The distinction can be critical because public officials are free to block specific individuals from commenting on or even viewing social media posts that are purely private, but courts have ruled that such actions taken on official posts or accounts run afoul of the First Amendment.
In a 15-page opinion, Justice Amy Coney Barrett offered a fairly narrow definition of official posts, seeking to avoid the complications that could arise if millions of government employees found their social media accounts subject to strict limits that don’t apply to most users.
Barrett, the youngest sitting justice, said courts can step in only where an official has authority to speak for the government in the subjects they are posting about and where the official invokes that authority.

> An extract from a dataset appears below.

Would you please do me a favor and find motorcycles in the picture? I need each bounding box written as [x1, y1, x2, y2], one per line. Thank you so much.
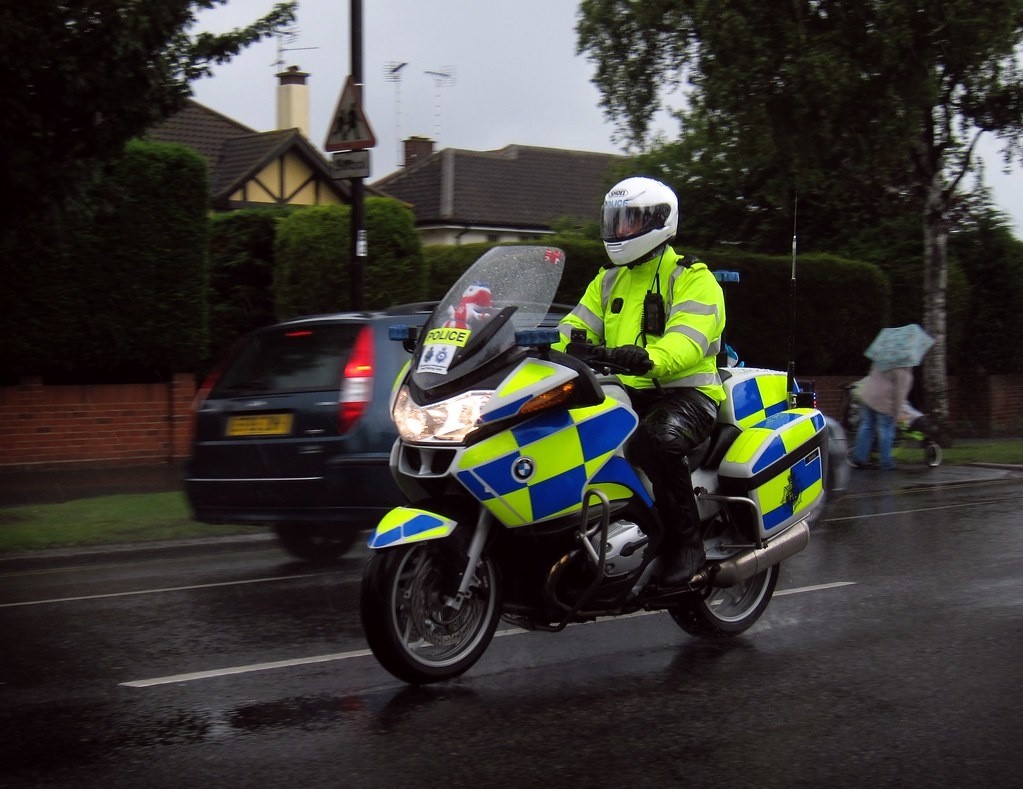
[360, 244, 832, 687]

Posts on social media pages or accounts that officials explicitly announce are personal are “entitled to a heavy (though not irrebuttable) presumption that all of the posts” there are personal, wrote Barrett, an appointee of President Donald Trump.
However, Barrett also issued a warning. “An official cannot insulate government business from scrutiny by conducting it on a personal page,” she wrote. When officials use a nominally personal account or page to solicit official comments on a regulation or as the sole means of accessing government information, like a livestream of a city council meeting, those posts would be deemed official, she added.
During oral argument on the issue in October, some justices appeared concerned that defining too much speech as official could be highly disruptive. One concern was that any time a public official met constituents, even at the official’s home, other residents could demand access.